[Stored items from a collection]
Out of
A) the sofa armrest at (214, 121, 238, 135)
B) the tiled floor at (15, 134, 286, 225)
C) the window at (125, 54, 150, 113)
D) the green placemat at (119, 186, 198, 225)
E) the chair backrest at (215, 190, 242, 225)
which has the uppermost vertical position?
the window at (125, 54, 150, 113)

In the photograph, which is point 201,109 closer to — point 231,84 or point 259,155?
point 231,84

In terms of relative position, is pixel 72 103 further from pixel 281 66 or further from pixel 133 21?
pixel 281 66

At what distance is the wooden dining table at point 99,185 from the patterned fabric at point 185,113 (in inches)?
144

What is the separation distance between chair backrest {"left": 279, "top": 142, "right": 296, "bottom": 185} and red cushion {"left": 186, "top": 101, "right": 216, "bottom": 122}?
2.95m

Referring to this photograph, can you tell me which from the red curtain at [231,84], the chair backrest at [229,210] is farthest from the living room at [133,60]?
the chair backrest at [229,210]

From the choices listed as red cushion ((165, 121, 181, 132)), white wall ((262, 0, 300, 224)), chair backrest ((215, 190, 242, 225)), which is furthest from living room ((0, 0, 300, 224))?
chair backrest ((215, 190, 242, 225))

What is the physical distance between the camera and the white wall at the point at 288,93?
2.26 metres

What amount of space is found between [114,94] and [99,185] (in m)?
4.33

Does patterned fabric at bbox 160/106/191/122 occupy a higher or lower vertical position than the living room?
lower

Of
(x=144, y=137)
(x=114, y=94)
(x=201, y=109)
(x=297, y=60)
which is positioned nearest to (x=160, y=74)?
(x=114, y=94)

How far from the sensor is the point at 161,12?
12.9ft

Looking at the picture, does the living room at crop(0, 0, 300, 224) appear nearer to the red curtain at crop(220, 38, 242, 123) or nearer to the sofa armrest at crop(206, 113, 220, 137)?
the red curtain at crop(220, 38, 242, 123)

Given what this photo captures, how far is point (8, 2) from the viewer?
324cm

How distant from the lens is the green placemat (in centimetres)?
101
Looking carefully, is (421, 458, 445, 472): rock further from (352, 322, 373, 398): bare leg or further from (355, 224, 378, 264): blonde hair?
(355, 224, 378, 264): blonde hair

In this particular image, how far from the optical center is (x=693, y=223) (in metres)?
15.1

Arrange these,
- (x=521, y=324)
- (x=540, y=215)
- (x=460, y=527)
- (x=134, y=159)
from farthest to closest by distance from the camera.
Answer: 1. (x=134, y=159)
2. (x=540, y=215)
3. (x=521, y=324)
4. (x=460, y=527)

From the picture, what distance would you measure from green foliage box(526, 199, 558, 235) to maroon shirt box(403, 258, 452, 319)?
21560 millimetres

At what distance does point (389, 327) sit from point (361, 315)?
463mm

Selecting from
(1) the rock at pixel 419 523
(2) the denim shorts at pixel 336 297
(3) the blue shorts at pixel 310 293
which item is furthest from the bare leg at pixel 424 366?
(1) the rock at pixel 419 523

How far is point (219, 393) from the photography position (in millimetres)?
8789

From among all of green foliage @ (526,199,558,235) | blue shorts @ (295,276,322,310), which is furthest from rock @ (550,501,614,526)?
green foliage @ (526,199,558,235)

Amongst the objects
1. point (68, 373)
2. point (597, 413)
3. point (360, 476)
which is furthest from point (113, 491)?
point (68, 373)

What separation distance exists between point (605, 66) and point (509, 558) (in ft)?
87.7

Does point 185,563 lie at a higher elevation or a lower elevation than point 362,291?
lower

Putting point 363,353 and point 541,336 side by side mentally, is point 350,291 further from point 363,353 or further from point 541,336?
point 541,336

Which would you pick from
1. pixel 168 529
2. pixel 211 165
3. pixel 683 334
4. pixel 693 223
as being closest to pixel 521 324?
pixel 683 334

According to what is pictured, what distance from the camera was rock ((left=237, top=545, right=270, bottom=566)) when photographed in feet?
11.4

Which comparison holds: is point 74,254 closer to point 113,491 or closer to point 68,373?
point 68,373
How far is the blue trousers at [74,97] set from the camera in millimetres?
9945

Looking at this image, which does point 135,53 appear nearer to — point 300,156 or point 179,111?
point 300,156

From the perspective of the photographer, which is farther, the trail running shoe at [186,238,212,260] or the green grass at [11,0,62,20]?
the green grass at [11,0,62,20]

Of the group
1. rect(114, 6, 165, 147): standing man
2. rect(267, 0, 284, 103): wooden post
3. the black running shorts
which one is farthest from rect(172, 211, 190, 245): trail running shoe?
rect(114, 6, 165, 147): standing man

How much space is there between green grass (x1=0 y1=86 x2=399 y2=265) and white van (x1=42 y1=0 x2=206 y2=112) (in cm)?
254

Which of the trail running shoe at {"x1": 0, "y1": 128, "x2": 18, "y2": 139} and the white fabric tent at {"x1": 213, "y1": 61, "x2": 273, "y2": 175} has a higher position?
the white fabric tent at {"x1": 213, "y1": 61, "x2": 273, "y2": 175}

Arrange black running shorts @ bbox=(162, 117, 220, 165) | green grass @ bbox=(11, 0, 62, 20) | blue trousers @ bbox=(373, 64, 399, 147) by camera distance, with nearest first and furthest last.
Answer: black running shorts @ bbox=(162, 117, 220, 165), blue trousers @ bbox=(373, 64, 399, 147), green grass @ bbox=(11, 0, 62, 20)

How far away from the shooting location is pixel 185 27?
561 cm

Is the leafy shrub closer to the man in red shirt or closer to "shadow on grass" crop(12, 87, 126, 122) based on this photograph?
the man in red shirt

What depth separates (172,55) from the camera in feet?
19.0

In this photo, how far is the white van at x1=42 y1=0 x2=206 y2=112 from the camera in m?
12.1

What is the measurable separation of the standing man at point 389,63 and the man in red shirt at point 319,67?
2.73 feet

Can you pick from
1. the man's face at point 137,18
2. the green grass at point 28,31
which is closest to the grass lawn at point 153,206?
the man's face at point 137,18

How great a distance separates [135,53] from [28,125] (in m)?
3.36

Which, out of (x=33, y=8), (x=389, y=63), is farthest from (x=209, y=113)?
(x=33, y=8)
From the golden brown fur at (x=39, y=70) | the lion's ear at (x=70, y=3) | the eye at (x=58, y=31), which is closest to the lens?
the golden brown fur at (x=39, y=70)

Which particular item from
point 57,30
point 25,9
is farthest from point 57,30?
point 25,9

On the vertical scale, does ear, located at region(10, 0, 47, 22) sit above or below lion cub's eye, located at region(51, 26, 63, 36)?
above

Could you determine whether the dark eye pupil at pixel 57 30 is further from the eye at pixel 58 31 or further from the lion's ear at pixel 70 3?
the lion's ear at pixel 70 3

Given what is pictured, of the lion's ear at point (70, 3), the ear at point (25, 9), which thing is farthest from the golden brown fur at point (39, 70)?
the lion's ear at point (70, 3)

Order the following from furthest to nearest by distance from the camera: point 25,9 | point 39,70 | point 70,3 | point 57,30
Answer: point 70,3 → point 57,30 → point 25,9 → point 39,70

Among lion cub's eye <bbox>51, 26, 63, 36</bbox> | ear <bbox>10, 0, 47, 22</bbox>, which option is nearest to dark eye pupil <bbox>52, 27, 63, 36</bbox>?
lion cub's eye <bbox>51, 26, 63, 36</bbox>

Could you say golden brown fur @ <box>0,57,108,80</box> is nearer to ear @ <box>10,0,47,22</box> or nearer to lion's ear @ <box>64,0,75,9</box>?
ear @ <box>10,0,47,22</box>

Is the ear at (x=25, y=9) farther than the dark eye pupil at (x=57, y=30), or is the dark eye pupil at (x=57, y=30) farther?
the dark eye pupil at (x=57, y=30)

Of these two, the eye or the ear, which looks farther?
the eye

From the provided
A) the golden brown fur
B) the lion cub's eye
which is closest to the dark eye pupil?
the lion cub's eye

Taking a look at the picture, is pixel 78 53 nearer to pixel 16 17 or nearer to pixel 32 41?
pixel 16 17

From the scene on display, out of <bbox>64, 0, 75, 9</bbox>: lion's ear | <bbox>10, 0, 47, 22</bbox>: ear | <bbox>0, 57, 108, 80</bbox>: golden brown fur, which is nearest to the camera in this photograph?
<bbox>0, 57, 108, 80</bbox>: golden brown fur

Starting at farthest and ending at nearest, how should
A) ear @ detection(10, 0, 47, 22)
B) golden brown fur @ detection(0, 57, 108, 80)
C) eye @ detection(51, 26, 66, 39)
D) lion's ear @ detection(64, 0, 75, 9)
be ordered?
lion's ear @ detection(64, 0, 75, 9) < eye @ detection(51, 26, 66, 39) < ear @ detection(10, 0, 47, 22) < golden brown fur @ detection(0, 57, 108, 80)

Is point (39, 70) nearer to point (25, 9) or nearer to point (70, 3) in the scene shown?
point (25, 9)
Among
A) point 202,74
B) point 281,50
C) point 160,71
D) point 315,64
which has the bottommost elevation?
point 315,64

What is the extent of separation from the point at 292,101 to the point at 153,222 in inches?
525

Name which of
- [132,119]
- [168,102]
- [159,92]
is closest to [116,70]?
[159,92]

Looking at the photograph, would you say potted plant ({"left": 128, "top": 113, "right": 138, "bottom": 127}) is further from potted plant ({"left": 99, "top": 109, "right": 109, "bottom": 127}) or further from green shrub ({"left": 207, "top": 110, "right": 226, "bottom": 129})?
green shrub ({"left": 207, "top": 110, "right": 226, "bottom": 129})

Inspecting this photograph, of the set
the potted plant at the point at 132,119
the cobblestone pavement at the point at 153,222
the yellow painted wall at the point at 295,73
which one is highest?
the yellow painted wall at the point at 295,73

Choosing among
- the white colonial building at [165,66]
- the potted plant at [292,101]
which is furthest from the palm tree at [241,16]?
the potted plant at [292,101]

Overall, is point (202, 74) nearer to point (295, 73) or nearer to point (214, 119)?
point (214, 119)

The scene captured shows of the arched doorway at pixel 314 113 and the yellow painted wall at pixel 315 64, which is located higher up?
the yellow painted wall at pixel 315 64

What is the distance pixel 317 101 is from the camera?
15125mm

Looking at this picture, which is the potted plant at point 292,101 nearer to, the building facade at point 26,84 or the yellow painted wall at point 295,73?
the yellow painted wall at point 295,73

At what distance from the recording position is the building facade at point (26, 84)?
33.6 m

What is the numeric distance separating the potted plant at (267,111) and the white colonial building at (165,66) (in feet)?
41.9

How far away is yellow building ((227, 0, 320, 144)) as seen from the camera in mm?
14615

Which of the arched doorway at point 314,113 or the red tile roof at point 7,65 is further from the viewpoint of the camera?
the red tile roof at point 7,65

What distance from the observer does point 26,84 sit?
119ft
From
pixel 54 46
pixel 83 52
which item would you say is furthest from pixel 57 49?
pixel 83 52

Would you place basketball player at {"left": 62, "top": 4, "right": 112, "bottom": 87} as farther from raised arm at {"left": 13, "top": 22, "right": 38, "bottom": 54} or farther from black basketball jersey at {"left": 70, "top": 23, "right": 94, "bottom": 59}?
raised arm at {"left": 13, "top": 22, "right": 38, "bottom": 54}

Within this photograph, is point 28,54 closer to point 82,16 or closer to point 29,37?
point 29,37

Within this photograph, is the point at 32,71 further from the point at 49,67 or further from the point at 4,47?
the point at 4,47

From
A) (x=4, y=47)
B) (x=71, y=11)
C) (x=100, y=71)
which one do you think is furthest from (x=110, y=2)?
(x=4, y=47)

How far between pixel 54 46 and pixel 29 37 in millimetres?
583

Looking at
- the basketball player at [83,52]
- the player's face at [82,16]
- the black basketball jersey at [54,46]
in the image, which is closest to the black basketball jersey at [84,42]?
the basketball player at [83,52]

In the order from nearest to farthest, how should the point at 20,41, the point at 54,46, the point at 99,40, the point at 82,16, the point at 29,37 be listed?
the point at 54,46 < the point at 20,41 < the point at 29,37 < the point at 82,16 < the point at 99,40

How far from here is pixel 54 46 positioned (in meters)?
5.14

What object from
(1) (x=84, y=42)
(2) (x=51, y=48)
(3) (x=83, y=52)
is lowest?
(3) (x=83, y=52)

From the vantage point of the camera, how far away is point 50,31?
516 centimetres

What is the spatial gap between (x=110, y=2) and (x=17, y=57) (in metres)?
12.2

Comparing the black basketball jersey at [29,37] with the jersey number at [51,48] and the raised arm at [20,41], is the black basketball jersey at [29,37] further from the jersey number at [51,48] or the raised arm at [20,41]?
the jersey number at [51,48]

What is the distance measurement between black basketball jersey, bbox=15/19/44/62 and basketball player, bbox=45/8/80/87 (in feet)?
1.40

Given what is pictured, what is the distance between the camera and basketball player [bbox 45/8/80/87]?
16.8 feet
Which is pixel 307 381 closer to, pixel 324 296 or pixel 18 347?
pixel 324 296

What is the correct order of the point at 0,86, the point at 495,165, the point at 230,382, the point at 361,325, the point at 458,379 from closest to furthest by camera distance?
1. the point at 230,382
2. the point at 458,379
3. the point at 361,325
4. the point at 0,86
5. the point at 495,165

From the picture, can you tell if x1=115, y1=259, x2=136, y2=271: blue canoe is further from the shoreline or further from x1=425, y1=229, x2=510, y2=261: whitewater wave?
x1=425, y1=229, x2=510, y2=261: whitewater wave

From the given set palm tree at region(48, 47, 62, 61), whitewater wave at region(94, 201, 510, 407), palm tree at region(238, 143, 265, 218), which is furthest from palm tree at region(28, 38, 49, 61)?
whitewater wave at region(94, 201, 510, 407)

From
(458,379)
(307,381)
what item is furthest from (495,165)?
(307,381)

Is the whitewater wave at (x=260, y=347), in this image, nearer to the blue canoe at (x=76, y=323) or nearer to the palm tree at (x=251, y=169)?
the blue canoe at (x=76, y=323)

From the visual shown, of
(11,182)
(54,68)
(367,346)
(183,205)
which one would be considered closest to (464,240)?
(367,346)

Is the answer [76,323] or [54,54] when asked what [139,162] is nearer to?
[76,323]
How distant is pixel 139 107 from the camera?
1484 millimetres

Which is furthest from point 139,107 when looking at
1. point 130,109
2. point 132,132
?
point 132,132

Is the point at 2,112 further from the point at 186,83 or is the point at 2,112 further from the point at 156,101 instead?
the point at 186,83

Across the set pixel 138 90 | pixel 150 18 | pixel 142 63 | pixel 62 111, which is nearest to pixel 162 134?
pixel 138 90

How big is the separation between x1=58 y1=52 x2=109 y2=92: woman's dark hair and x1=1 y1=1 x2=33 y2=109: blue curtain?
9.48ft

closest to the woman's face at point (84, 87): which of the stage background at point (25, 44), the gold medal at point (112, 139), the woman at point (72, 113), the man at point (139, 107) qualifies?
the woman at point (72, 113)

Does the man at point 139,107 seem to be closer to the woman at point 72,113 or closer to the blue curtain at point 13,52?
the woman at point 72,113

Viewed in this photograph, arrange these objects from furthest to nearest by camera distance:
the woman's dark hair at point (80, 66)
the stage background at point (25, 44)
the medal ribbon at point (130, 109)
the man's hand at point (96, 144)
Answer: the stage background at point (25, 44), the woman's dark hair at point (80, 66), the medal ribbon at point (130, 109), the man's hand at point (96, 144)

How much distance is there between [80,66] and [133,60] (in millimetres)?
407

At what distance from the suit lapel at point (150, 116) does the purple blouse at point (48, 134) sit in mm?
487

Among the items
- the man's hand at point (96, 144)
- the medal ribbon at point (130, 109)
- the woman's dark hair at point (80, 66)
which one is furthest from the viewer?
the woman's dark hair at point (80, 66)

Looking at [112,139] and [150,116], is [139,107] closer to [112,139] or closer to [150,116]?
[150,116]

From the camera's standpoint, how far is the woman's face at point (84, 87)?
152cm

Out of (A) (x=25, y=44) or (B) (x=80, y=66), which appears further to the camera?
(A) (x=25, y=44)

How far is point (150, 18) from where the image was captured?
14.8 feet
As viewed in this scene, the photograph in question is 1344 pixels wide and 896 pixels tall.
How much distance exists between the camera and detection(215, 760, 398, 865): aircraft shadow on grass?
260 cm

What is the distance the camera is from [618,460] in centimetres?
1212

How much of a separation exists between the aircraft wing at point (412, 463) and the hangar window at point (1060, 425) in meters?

• _DIRECTIVE_
Return, word for word, the lines of the rows beginning with the line that contains "How much distance is" and continuing through the end of the rows.

• _TASK ANSWER_
How much distance is there between [80,66] and [133,60] (in millimetres)?
407

At what distance from the suit lapel at point (150, 116) does the purple blouse at point (48, 134) sit in mm?
487

Among the items
- the man's hand at point (96, 144)
- the medal ribbon at point (130, 109)
- the woman's dark hair at point (80, 66)
which one is furthest from the viewer?
the woman's dark hair at point (80, 66)

Looking at [112,139] and [150,116], is [139,107] closer to [112,139] or closer to [150,116]?
[150,116]

From the camera's standpoint, how far is the woman's face at point (84, 87)?
152cm

Out of (A) (x=25, y=44) or (B) (x=80, y=66), which appears further to the camera?
(A) (x=25, y=44)

How far is point (150, 18) from where the image was captured?
14.8 feet
As viewed in this scene, the photograph in question is 1344 pixels wide and 896 pixels tall.
How much distance exists between the camera and detection(215, 760, 398, 865): aircraft shadow on grass?
260 cm

What is the distance the camera is from [618,460] in centimetres?
1212

How much of a separation exists between the aircraft wing at point (412, 463) and the hangar window at point (1060, 425) in meters?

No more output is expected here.